Source data: Begin

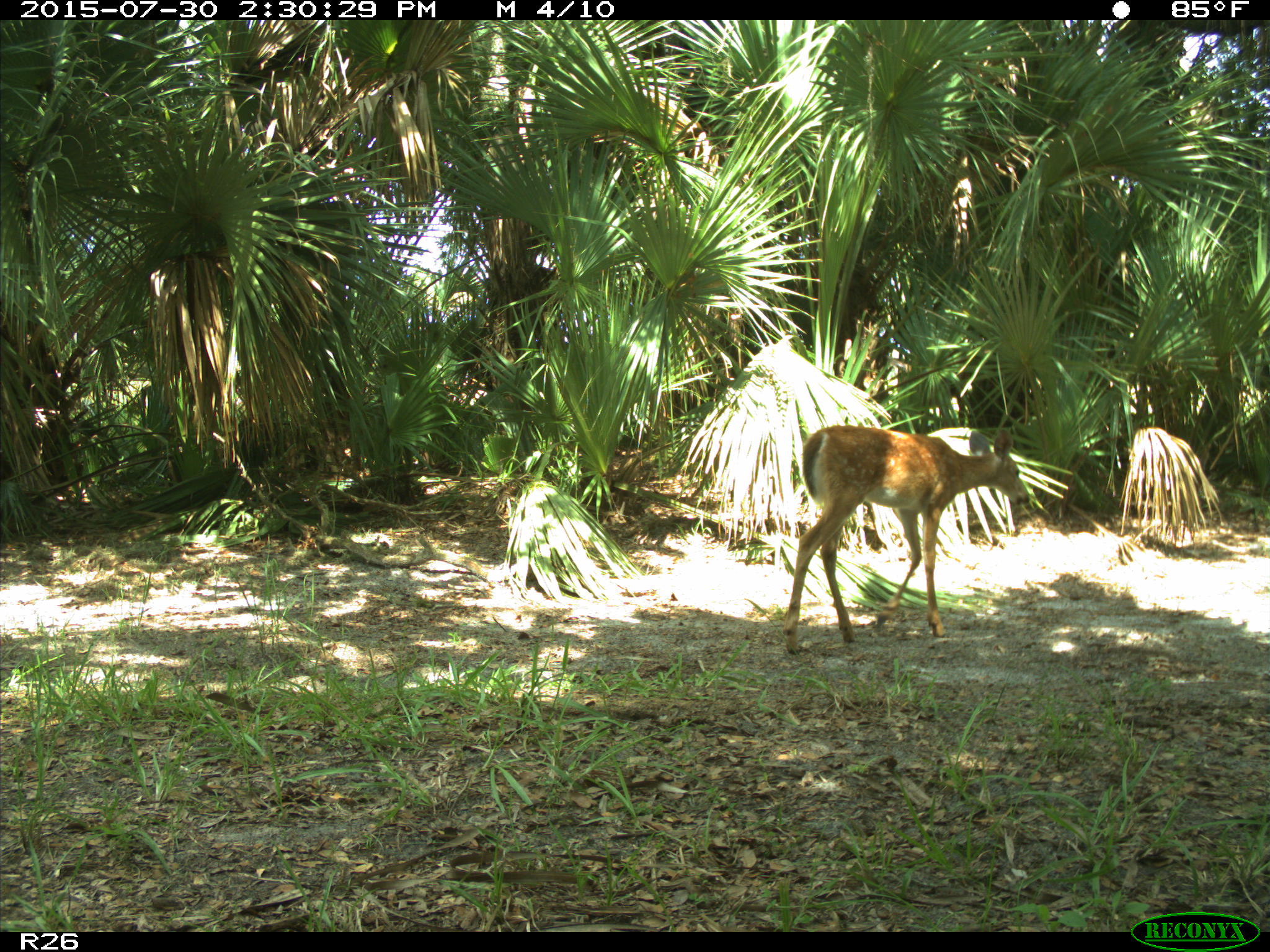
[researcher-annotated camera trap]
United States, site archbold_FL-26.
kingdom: Animalia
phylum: Chordata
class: Mammalia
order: Artiodactyla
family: Cervidae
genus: Odocoileus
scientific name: Odocoileus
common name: deer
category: unidentified deer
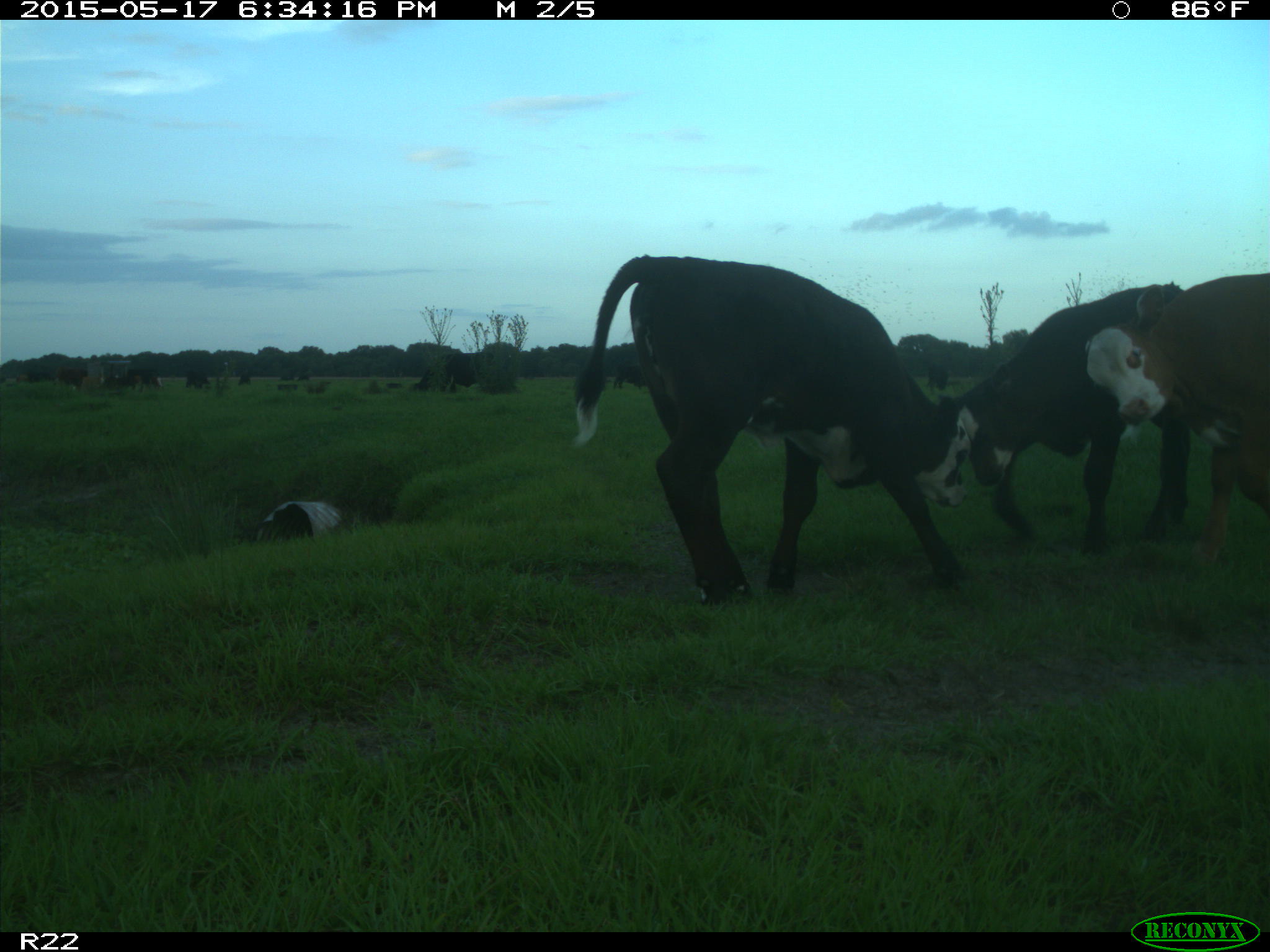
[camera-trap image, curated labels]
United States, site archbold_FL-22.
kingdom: Animalia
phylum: Chordata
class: Mammalia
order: Artiodactyla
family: Bovidae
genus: Bos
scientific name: Bos taurus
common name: domestic cow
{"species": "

Source data: End

**Task:** Give the records again without a single change, and exclude the pictures.

**Result of this exercise:**
[researcher-annotated camera trap]
United States, site archbold_FL-26.
kingdom: Animalia
phylum: Chordata
class: Mammalia
order: Artiodactyla
family: Cervidae
genus: Odocoileus
scientific name: Odocoileus
common name: deer
category: unidentified deer
[camera-trap image, curated labels]
United States, site archbold_FL-22.
kingdom: Animalia
phylum: Chordata
class: Mammalia
order: Artiodactyla
family: Bovidae
genus: Bos
scientific name: Bos taurus
common name: domestic cow
{"species": "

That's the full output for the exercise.